Old Weathered Paint Technique; My Bedroom Dresser

I’ll eliminate the small chat because this is going to be a long post.  Warning: lots of pictures.  Our bedroom dresser and chest were in desperate need of a re-do.  I have been putting these off for years-literally.  Not sure if I was scared to do anything to them because they were really the first pieces of furniture I ever had or I just didn’t know what to do.  Whatever the case, they have now been tackled.


As you can see, they were quite outdated.  I have separate plans for the mirror…I’ll share that later, but for now, let’s focus on the orange-y, yellow-y, supper glossy, coated in a 100 layers of varnish/poly dressers.

My original intent was to sand the finish off the top to get to bare wood.  This is my usual method of stripping the tops of dressers.  However, after nearly 30 minutes and about 5 sheets of gummed up sandpaper, here’s how far I had gotten.

Time to break out my dreaded enemy.  I hate, really hate chemical stripper.  To me, this stuff just makes more of a mess than it actually does help.  However, based on the layers of gunk on this piece, I was left with no choice.
I used these tools to apply.  The stripper eats the sponge brush, but it’s not so bad that I can’t finish one project.  I get these when they are on sale at craft stores for 5 cents each, so I’m happy to use it and dispose it and save myself the clean-up hassle.
 Here’s the stripper doing it’s thing….
Once it had set for a few hours, I used a plastic scraper to start removing the stripper/finish.  I always just use a piece of scrap cardboard to put the removed stripper on so it’s easier to dispose of.

Source data:

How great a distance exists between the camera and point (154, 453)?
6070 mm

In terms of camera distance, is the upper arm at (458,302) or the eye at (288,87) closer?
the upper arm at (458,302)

Stated exercise 1:
Answer these questions from the dresser refinishing post:
(a) How long did the writer sand the top, and how many sheets of sandpaper were used?
(b) What price does the writer pay for the sponge brushes at craft stores?
(c) What does the writer place the removed stripper on?
Stated exercise 2:
Extend the dresser refinishing post, picking up after its final sentence.
The material above comes from a separate source and is unrelated to the dresser refinishing post.

Written reply 1:
(a) Nearly 30 minutes, using about 5 sheets of sandpaper.
(b) 5 cents each, when they are on sale.
(c) A piece of scrap cardboard.

Written reply 2:
After about three sessions of stripper, I wiped the top down with mineral spirits to try and remove any further residue.  Don’t be fooled.  Even after this step there was still gunk on here, so I sanded some more.
Finally, after many more hours than I intended, here’s the beautiful cedar wood that was hiding under all those coats of sealer.  I had good intentions of keep the entire piece wood and just re-staining it, etc.  But after the long process on the top, I threw that idea right out the window.  Time to paint this baby!
 But first I mixed up a stain that I would use on the top.  I had read various recipes for creating this stain, so I just went with a mix of some…steel wool (I used two pieces) and Apple Cider vinegar.  I put the steel wool in a glass jar and poured enough vinegar over it to cover the steel wool.  I let this set for 24 hours.
In the meantime, I filled in some holes on the top drawer, because I was replacing all the old hardware and had decided to use knobs here.  I just used some spackling we had on hand.  I wasn’t worried about it being perfect, because I knew I wanted the painted look to have texture to it anyways.
I went to my hardware stash and I decided on the pulls on the right below…slighting rustic, oil rubbed bronze look to them.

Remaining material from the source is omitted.